▶ Items stored from a collection:
-- -- --
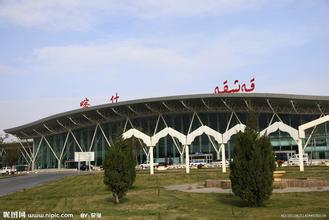 喀什机场地图,喀什机场交通地图，喀什机场位置
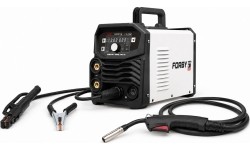 Inverterinis suvirinimo aparatas FORBY® SMART MIG 145 X LED (140A - 60%) (sinerginis)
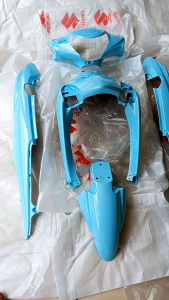 BODY SET HALUS SUZUKI SPIN NEW BLUE LEGON ASLI ORIGINAL SUZUKI SGP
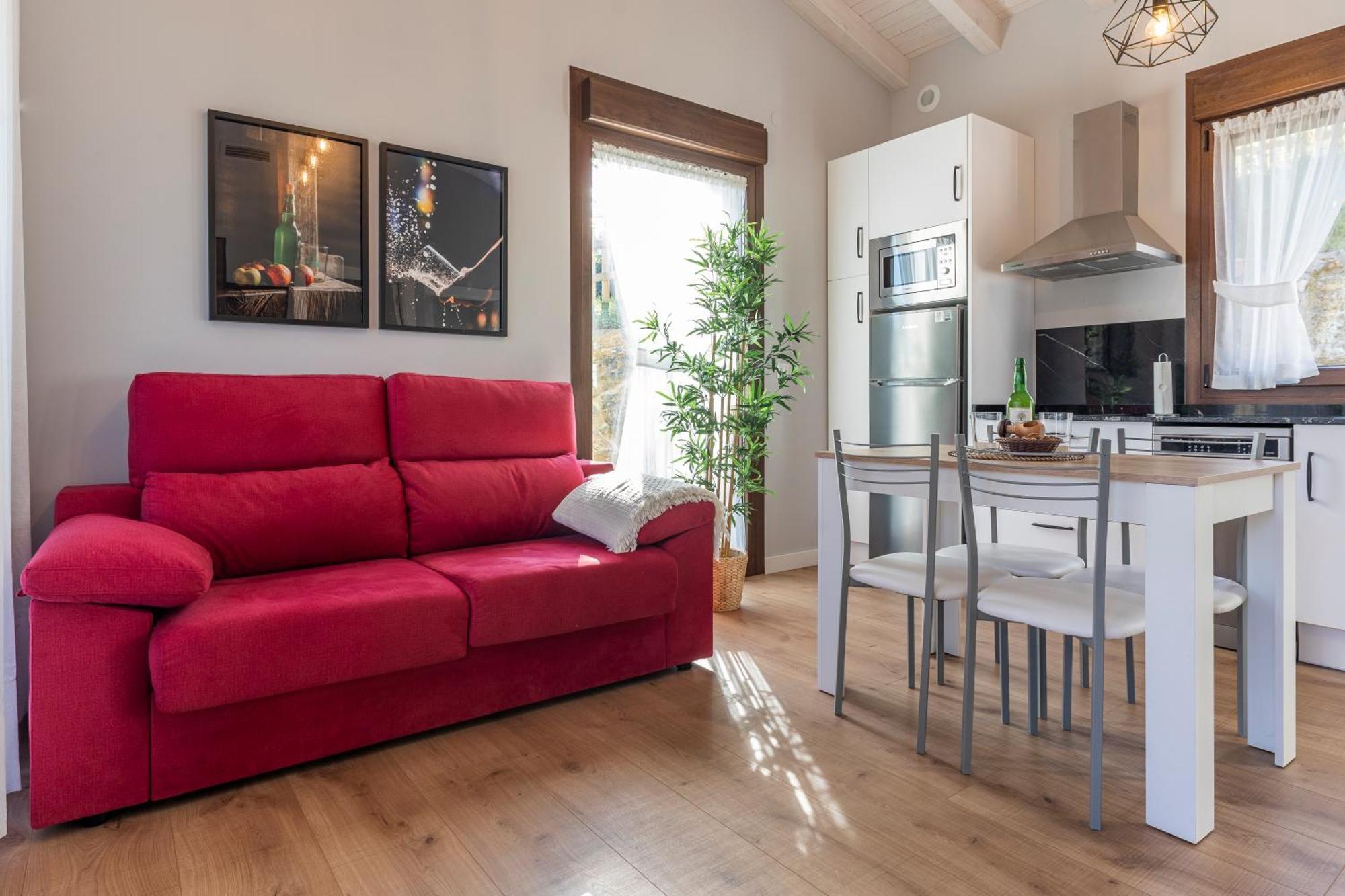 Apartamentos Cuetumerin Кангас-де-Оніс Екстер'єр фото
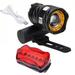 Aviva USB Rechargeable XM-L T6 LED Bicycle Bike Light Front Cycling Light Head Lamp Wi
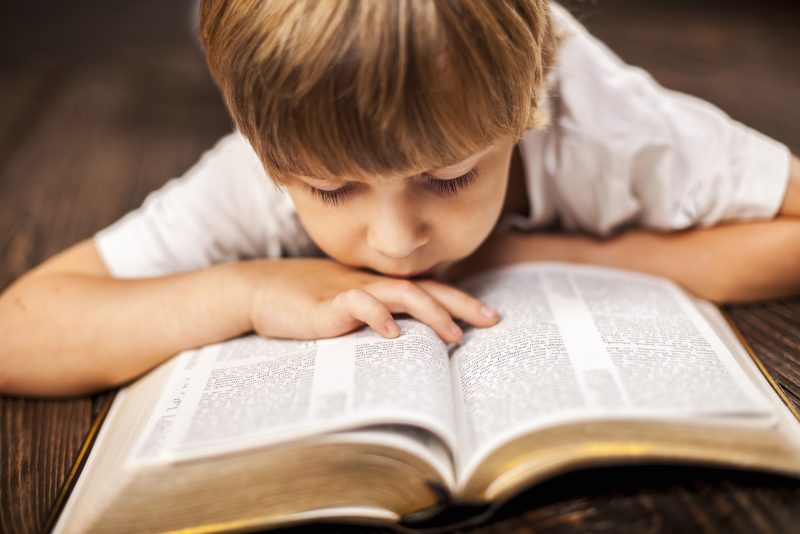 How to Establish an Independent Bible Study Habit in Young Children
-- -- --
▶ ACTIVITY:
Convert the whole listing into a JSON list of strings, one string per line and no blank lines. Leave the pictures out.

▶ ANSWER SPACE:
[
  " 喀什机场地图,喀什机场交通地图，喀什机场位置",
  " Inverterinis suvirinimo aparatas FORBY® SMART MIG 145 X LED (140A - 60%) (sinerginis)",
  " BODY SET HALUS SUZUKI SPIN NEW BLUE LEGON ASLI ORIGINAL SUZUKI SGP",
  " Apartamentos Cuetumerin Кангас-де-Оніс Екстер'єр фото",
  " Aviva USB Rechargeable XM-L T6 LED Bicycle Bike Light Front Cycling Light Head Lamp Wi",
  " How to Establish an Independent Bible Study Habit in Young Children"
]